#### Aangeleverde tekst:
:::::

ECLI:NL:RBARN:2011:BR5573

Rechtbank Arnhem

Datum uitspraak
29 juli 2011
Publicatiedatum
5 april 2013
Zaaknummer
218871
Instantie
Rechtbank Arnhem
Type
Uitspraak
Rechtsgebied
Civiel recht
Procedures
  • Hoger beroep kort geding
Vindplaatsen
  • Rechtspraak.nl
AI samenvatting door LexboostAutomatisch gegenereerd

Blokkering van bankrekeningnummers door ING en de gevolgen voor internetbankieren door Gerechtsdeurwaarderskantoor Tiel B.V.

In deze zaak, die voor de Rechtbank Arnhem werd behandeld, stond de blokkering van de bankrekeningnummers van Gerechtsdeurwaarderskantoor Tiel B.V. door ING Bank N.V. centraal. Eiseres, vertegenwoordigd door advocaat mr. M. Kalkwiek, stelde dat ING toerekenbaar tekort was geschoten in de nakoming van haar verplichtingen uit de overeenkomst voor zakelijk bankieren. Sinds 21 juli 2011 had eiseres geen toegang meer tot haar bankrekeningen via internetbankieren, wat ernstige gevolgen had voor haar bedrijfsvoering. De voorzieningenrechter oordeelde dat ING binnen drie werkdagen de toegang tot internetbankieren moest herstellen en dat er een dwangsom van € 25.000,00 per dag zou worden opgelegd voor elke dag dat ING in gebreke bleef. De rechter concludeerde dat ING niet voldoende had voldaan aan haar zorgplicht en dat de blokkering van de rekeningen onterecht was gebeurd. De uitspraak werd gedaan op 29 juli 2011, met een schriftelijke vastlegging op 2 augustus 2011.

Uitspraak

Vonnis
RECHTBANK ARNHEM
Sector civiel recht
zaaknummer / rolnummer: 218871 / KG ZA 11-387
Vonnis in kort geding van 29 juli 2011
in de zaak van
de besloten vennootschap met beperkte aansprakelijkheid
GERECHTSDEURWAARDERSKANTOOR TIEL B.V.,
h.o.d.n. Tempelman-de Niet Gerechtsdeurwaarders B.V.,
gevestigd te Tiel,
eiseres,
advocaat mr. M. Kalkwiek te Tiel.
tegen
de naamloze vennootschap
ING BANK N.V.,
gevestigd te Amsterdam Zuid-Oost,
gedaagde,
advocaat mr. M.A. Oostendorp te Apeldoorn.
Partijen zullen hierna Tempelman-de Niet en ING genoemd worden.
1. De procedure
1.1. Het verloop van de procedure blijkt uit:
- de dagvaarding
- de mondelinge behandeling
- de pleitnota van Tempelman-de Niet
- de pleitnota van ING.

:::::

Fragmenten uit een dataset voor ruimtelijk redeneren
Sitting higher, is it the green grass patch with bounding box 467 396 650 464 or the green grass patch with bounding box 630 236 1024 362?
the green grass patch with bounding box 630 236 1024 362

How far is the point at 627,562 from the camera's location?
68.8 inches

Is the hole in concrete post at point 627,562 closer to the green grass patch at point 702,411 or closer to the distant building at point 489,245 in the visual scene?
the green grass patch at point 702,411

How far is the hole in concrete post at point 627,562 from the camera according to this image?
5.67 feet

:::::

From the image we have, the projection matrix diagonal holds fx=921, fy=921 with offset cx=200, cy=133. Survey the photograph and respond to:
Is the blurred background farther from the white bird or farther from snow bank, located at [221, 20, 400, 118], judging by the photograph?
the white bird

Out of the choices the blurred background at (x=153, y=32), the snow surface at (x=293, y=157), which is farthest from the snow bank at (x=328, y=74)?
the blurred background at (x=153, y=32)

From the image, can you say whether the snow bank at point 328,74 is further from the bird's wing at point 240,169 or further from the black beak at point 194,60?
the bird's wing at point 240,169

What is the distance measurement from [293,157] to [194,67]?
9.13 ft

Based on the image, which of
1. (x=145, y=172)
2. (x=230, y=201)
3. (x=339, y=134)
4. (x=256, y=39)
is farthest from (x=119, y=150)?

:::::

#### Te nemen stappen:
- a) Uit welke stukken blijkt volgens punt 1.1 van het vonnis het verloop van de procedure?
- b) Hoe luidt het deel van de lijst van de regel met "Based on the image, which of" tot en met de regel met "is farthest from (x=119, y=150)?" als je "farthest from" inruilt voor "closest to"? Geef alleen die regels, verder ongewijzigd.
Het vonnis en de lijst zijn afkomstig uit verschillende bronnen.

#### Resultaten:
- a)
- de dagvaarding
- de mondelinge behandeling
- de pleitnota van Tempelman-de Niet
- de pleitnota van ING

- b)
Based on the image, which of
1. (x=145, y=172)
2. (x=230, y=201)
3. (x=339, y=134)
4. (x=256, y=39)
is closest to (x=119, y=150)?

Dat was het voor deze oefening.